■ **GIVEN PASSAGE**:
------------------------------------------------

A deep learning based anti-aliasing self super-resolution algorithm for MRI

Can Zhao; Aaron Carass; Blake E. Dewey; Jonghye Woo; Jiwon Oh; Peter A. Calabresi; Daniel S. Reich; Pascal Sati; Dzung L. Pham; Jerry L. Prince

doi:10.1007/978-3-030-00928-1_12

A deep learning based anti-aliasing self super-resolution algorithm for MRI

Can Zhao^*, Aaron Carass, Blake E. Dewey, Jonghye Woo, Jiwon Oh, Peter A. Calabresi, Daniel S. Reich, Pascal Sati, Dzung L. Pham, Jerry L. Prince

^*Corresponding author for this work

Radiology and Bioengineering

Research output: Chapter in Book/Report/Conference proceeding › Conference contribution › peer-review

37 Scopus citations

Abstract

High resolution magnetic resonance (MR) images are desired in many clinical applications, yet acquiring such data with an adequate signal-to-noise ratio requires a long time, making them costly and susceptible to motion artifacts. A common way to partly achieve this goal is to acquire MR images with good in-plane resolution and poor through-plane resolution (i.e., large slice thickness). For such 2D imaging protocols, aliasing is also introduced in the through-plane direction, and these high-frequency artifacts cannot be removed by conventional interpolation. Super-resolution (SR) algorithms which can reduce aliasing artifacts and improve spatial resolution have previously been reported. State-of-the-art SR methods are mostly learning-based and require external training data consisting of paired low resolution (LR) and high resolution (HR) MR images. However, due to scanner limitations, such training data are often unavailable. This paper presents an anti-aliasing (AA) and self super-resolution (SSR) algorithm that needs no external training data. It takes advantage of the fact that the in-plane slices of those MR images contain high frequency information. Our algorithm consists of three steps: (1) We build a self AA (SAA) deep network followed by (2) an SSR deep network, both of which can be applied along different orientations within the original images, and (3) recombine the multiple orientations output from Steps 1 and 2 using Fourier burst accumulation. We perform our SAA+SSR algorithm on a diverse collection of MR data without modification or preprocessing other than N4 inhomogeneity correction, and demonstrate significant improvement compared to competing SSR methods.

Original language	English
Title of host publication	Medical Image Computing and Computer Assisted Intervention – MICCAI 2018 - 21st International Conference, 2018, Proceedings
Editors	Julia A. Schnabel, Christos Davatzikos, Carlos Alberola-López, Gabor Fichtinger, Alejandro F. Frangi
Publisher	Springer Verlag
Pages	100-108
Number of pages	9
ISBN (Print)	9783030009274
DOIs	https://doi.org/10.1007/978-3-030-00928-1_12
State	Published - 2018
Event	21st International Conference on Medical Image Computing and Computer Assisted Intervention, MICCAI 2018 - Granada, Spain Duration: 16 Sep 2018 → 20 Sep 2018

Publication series

Name	Lecture Notes in Computer Science (including subseries Lecture Notes in Artificial Intelligence and Lecture Notes in Bioinformatics)

------------------------------------------------

■ **YOUR ASSIGNMENT**:
For each statement below, say yes or no to whether it agrees with the page on the MRI super-resolution algorithm, and quote the words from that page that decide it. (a) The algorithm requires external training data. (b) Conventional interpolation can remove the through-plane aliasing artifacts. (c) Fourier burst accumulation is used to recombine the outputs from multiple orientations.

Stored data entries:
------------------------------------------------

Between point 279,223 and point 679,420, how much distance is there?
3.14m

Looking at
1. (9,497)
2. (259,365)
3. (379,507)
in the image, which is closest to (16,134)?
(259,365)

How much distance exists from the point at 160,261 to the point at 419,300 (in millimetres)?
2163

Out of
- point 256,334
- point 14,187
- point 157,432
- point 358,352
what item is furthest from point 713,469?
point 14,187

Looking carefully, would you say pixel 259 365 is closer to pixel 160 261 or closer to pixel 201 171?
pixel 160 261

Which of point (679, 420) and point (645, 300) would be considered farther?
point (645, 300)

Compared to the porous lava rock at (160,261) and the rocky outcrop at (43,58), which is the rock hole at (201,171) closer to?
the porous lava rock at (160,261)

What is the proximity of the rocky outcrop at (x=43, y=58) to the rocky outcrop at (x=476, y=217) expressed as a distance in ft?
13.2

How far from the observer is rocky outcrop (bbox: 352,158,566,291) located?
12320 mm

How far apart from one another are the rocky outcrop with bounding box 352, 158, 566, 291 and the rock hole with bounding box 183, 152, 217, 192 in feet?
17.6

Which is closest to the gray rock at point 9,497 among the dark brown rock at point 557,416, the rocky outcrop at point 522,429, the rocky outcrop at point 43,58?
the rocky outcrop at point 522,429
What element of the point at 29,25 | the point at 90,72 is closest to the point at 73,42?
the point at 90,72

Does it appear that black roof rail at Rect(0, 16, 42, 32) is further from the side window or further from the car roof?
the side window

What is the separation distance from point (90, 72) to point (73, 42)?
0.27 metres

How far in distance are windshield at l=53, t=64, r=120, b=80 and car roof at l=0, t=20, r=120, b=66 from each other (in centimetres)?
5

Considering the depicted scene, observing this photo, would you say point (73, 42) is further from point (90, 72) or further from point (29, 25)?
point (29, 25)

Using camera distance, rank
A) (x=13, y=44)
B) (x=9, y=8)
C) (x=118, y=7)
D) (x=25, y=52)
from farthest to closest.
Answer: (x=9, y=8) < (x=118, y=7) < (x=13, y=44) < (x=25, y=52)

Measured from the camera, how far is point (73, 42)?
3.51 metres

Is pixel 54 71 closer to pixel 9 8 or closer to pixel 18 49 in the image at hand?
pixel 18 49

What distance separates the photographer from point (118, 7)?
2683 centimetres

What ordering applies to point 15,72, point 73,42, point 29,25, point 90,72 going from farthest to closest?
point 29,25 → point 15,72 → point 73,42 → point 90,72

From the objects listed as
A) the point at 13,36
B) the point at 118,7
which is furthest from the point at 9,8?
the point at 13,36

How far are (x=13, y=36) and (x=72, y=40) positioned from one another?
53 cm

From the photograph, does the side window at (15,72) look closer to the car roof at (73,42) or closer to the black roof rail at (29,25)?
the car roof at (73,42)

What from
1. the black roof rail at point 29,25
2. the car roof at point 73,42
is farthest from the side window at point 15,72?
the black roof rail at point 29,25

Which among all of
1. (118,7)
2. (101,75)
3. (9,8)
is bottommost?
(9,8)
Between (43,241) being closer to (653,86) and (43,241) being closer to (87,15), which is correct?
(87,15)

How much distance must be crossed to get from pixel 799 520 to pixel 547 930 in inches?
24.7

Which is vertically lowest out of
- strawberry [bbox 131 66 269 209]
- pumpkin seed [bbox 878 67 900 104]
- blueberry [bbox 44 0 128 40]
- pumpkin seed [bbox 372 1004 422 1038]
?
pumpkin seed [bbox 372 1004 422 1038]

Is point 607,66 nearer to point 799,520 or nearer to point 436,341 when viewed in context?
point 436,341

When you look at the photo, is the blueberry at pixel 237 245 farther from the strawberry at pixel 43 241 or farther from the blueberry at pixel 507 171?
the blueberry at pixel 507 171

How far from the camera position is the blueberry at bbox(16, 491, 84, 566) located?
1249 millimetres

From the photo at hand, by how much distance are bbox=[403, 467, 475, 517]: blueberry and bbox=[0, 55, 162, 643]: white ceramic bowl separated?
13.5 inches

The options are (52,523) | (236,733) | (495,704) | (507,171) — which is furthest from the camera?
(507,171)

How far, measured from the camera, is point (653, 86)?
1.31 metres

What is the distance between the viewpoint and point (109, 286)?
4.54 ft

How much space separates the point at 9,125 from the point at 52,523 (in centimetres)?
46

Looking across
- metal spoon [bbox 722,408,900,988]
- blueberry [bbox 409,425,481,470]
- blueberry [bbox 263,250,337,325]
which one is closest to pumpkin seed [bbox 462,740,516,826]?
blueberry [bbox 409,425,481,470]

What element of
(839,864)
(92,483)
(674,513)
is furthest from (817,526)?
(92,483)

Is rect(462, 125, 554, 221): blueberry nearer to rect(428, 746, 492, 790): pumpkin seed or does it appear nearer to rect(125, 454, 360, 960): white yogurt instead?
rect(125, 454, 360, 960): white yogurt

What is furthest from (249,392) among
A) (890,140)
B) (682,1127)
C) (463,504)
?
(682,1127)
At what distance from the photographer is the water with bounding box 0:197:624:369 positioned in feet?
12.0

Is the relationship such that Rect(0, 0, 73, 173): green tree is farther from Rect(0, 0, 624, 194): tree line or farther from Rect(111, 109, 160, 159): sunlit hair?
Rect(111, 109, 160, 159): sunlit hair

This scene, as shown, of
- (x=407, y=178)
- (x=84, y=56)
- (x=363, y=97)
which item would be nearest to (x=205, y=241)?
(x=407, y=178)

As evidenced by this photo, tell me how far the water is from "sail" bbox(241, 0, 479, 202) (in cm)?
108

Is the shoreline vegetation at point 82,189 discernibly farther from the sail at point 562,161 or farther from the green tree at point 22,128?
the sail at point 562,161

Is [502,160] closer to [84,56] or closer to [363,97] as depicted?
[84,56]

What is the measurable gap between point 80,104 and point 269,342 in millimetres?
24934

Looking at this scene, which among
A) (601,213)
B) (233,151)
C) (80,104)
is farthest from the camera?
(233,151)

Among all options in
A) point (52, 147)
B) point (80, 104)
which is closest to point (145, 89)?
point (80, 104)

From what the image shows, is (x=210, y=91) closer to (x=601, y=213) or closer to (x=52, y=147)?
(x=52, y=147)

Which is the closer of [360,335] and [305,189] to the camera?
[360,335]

------------------------------------------------

■ **RESPONSE**:
(a) No: "This paper presents an anti-aliasing (AA) and self super-resolution (SSR) algorithm that needs no external training data."
(b) No: "these high-frequency artifacts cannot be removed by conventional interpolation"
(c) Yes: "recombine the multiple orientations output from Steps 1 and 2 using Fourier burst accumulation"